I'm 5'8", and for me, the measurements you mention are 4.5" and 5". If I were to hold the phone in my left hand, as I just tried with my 3GS, my natural grip has my thumb along the bottom 2/3 of the phone's left side, with what is the "sore spot" on the iPhone 4 resting lightly against the base of the thumb.

So some of its style - it would never even occur to me to naturally grip something other than with the center of gravity at the center of that grip. From your discription its like you are putting your thumb at the center of gravity and supporting it solely below that. I would feel quite insecure in my grip of something that way, the whole grip 'security' is pressing the left corner into the the base of the thumb...

Again, I blame the lack of real naked field testing with a broad range of people. Doesn't matter how many you put out for testing if you are requiring them to use them with an accessory like a case (which in one of the Gizmodo stories it was said was a requirement.)

I mean yes my 3GS lost some signal at home when held but not from 5 bars to zero bars with drop of signal.

Piss poor testing and I hope someone comes out with a 'slick' bumper (or that the  one is slicker than it looks in the pictures) Knowing the problem is fixable helps but it still going to be the most 'fraught with problems' launch of an  product in a long long time. The naysayers are going to have a field day and its going to be legitimate this time.
 
I really doubt that Scotch tape is going to fix the attenuation issue. Duct tape, maybe. It holds the universe together after all...

Maybe putting tape on the spot where the antenna is would remind you not to put your hand there?

At some point, you just can't make a device totally reality proof. Eventually *something* is going to be found that does *something* to the signal *somehow*. Some things you just can't design away. In this attenuation problem, one *could* change the frequencies involved but that would invalidate every cell phone that is to be used at those frequencies and could potentially open a whole new issue of actually causing disease in humans. Sure, they could boost the signal too but the power really could start something that you don't want to happen... For me, I'm not going to change anything except for trying to change my hand position when I notice I'm losing the signal.

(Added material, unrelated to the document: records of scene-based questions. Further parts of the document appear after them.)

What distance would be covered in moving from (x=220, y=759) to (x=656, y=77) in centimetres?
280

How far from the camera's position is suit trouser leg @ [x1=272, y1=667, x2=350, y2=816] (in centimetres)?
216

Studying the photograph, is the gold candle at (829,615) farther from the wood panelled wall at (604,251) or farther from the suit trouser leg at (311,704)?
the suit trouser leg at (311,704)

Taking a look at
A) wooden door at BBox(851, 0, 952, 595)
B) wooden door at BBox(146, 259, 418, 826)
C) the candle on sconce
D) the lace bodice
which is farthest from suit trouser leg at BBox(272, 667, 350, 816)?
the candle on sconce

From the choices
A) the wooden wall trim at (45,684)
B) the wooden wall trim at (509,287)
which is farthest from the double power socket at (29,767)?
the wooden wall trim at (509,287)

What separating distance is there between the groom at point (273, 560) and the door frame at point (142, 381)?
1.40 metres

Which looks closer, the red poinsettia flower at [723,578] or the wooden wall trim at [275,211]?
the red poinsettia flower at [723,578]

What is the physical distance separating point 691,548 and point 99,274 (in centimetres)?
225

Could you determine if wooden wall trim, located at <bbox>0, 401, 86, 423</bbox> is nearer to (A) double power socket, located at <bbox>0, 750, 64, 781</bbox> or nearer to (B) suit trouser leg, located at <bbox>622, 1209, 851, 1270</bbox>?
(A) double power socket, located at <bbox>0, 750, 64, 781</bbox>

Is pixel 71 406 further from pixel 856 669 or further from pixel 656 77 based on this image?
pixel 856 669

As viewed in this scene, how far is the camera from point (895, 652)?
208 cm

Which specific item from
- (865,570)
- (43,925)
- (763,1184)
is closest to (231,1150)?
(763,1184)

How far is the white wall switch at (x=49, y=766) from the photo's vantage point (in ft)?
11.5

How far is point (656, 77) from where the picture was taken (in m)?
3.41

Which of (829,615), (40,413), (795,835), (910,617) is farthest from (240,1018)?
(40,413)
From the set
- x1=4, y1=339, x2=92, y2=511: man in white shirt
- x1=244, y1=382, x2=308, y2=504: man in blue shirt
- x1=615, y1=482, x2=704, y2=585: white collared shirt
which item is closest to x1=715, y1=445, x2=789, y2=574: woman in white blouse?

Since other phones have the same issue, this ISN'T an Apple/Steve Jobs issue. It's physics and nature. It's what happens if you were in a steel box. The signal just isn't able to penetrate your hand...

This is a non-issue IMO. We all need to breath in, breath out and move on...

*yawn*
 
I can reproduce this problem

But I have to grip the phone aggressively. Otherwise, this phone has the best call quality of any iPhone I've ever owned So I love it. I keep getting a random no sim installed message that requires a reboot but I'm thinking it might be just a bad sim.
 
But I have to grip the phone aggressively. Otherwise, this phone has the best call quality of any iPhone I've ever owned So I love it. I keep getting a random no sim installed message that requires a reboot but I'm thinking it might be just a bad sim.

I CANNOT reproduce this with my iPhone (no yellow screen either!). I live in a suburb of Phoenix.